» **SUPPLIED TEXT**
************

And yet what does that mean? It means that
Sailer is judged because of the things he says. Is that such a horrible kind of marginalization? Isn't that, in fact, the basic currency of any public discourse? The ways that Sailer suffers from his opinions are oblique and ephemeral. He still has a blog, rather well read. He publishes for a major American magazine. He is linked to and cited approvingly by thoroughly mainstream and popular journalists, pundits and bloggers. He makes a living as a public intellectual. Oppression should be made of stronger stuff. No one, to my knowledge, is calling for Sailer to be silenced. No one advocates that he be dragged off to the Gulag. They merely insist, as I do, that we actually interrogate the content of his work and hold him accountable for his views. He is hardly the only voice on the Internet to be somewhat marginalized. Noam Chomsky, whose crime is a critical and incredulous appraisal of American foreign policy, has been similarly banished from the Serious blogosphere. Indeed, I can't imagine a major magazine's blogger stable linking approvingly to him with anything like the frequency with which Sailer is linked to. Appearing to hew too closely to Chomsky would be to reveal oneself to be one of them, the dirty hippies, the unwashed America haters who
even those with books critical of unilateralism and American foreign policy must, for professional reasons, take care to distance themselves from. No such powerful cloud of exclusion surrounds Sailer, or so it seems. Indeed, quoting him appears to create a certain kind of conservative cache.

************

» **ASSIGNMENT 1**
Answer these questions from the passage on Sailer:
(a) What does Sailer still have that is described as "rather well read"?
(b) According to the passage, what does no one advocate be done to Sailer?
(c) What is named as Noam Chomsky's "crime"?
» **ASSIGNMENT 2**
Extend the passage on Sailer with a new paragraph that begins after its last sentence.
The entries that come next are separate material and have no connection to the passage on Sailer.

************

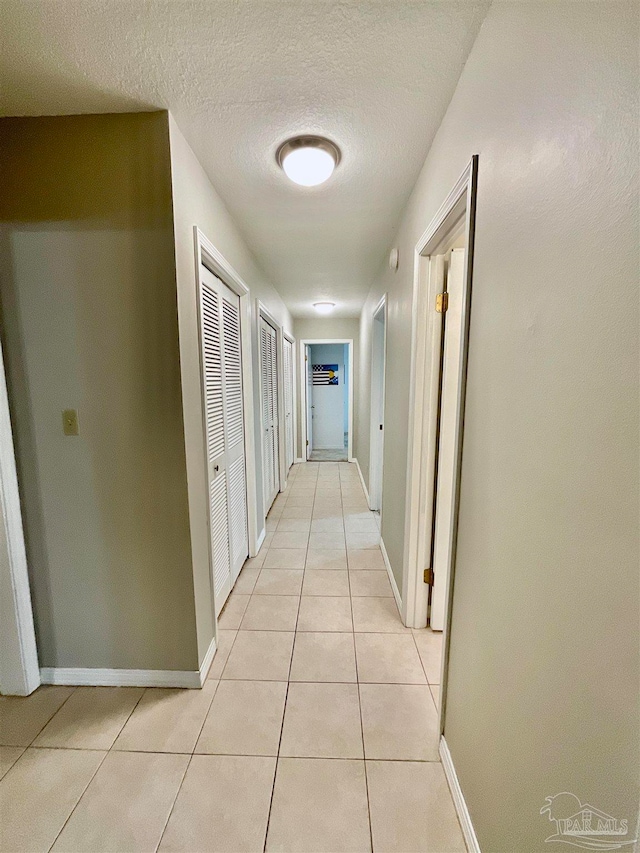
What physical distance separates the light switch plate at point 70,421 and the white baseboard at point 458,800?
1.87m

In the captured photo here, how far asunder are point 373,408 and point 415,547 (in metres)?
2.05

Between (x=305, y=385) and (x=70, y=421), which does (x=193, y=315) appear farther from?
(x=305, y=385)

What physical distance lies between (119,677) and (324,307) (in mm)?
4244

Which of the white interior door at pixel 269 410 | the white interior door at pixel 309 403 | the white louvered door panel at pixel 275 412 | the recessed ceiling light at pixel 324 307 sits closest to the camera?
the white interior door at pixel 269 410

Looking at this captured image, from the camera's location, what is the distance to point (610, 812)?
50cm

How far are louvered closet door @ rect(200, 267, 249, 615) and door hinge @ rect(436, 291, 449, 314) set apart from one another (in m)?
1.13

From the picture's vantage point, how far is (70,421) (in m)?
1.38

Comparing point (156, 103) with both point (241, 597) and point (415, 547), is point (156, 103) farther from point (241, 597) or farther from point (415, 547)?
point (241, 597)

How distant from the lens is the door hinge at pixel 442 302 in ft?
5.20

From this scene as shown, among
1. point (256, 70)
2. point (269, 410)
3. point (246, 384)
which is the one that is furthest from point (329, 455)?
point (256, 70)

************

» **RESPONSE 1**
(a) A blog.
(b) That he be dragged off to the Gulag.
(c) A critical and incredulous appraisal of American foreign policy.

» **RESPONSE 2**
Larison falls into an old trap, in discussing Sailer. Like many people, particularly those who occupy ideological fringes (as the paleocons like Larison do), he assumes that a position that is controversial must be principled. Because Sailer is courageous in challenging a conventional wisdom-- and he is-- that wisdom must be wrong. Because so many of those mushy-headed liberals are quite certain that racism is a pernicious evil, a uniquely damaging and spiritually deadening social disease, there must be something to this race science, after all. This is the consequence of a public discourse that privileges anti-liberal contrarianism above all things, one which imagines that an idea's value is in direct proportion to its distance from liberal orthodoxy, one which conceives of all received wisdoms regarding equality and racial justice as just more leftist dogma. And it is precisely why all the people lauding William Saletan for his courage were so aggravating. Those who are the beneficiaries of ideological protectionism have no claims to courage.
It is not oppression to ask people to accept the social and professional consequences of what they believe. I don't know, particularly, where Douthat or Larison stand on race science and hereditarianism, nor do I suggest that they should be thrown out of respectability or marginalized for quoting him or defending him. But I do believe that their certainty that Sailer has been unfairly maligned has more to do with culture than with rationality. No one can serve two masters; you can't pursue the truth when that concern is overwhelmed with unmasking liberal belief as fraudulent and discriminating. Steve Sailer's views have political and moral content; he expresses them, to his credit, straightforwardly and openly, for the most part. What strange definition of respect would allow for this openness of opinion but shield it from vigorous dissent?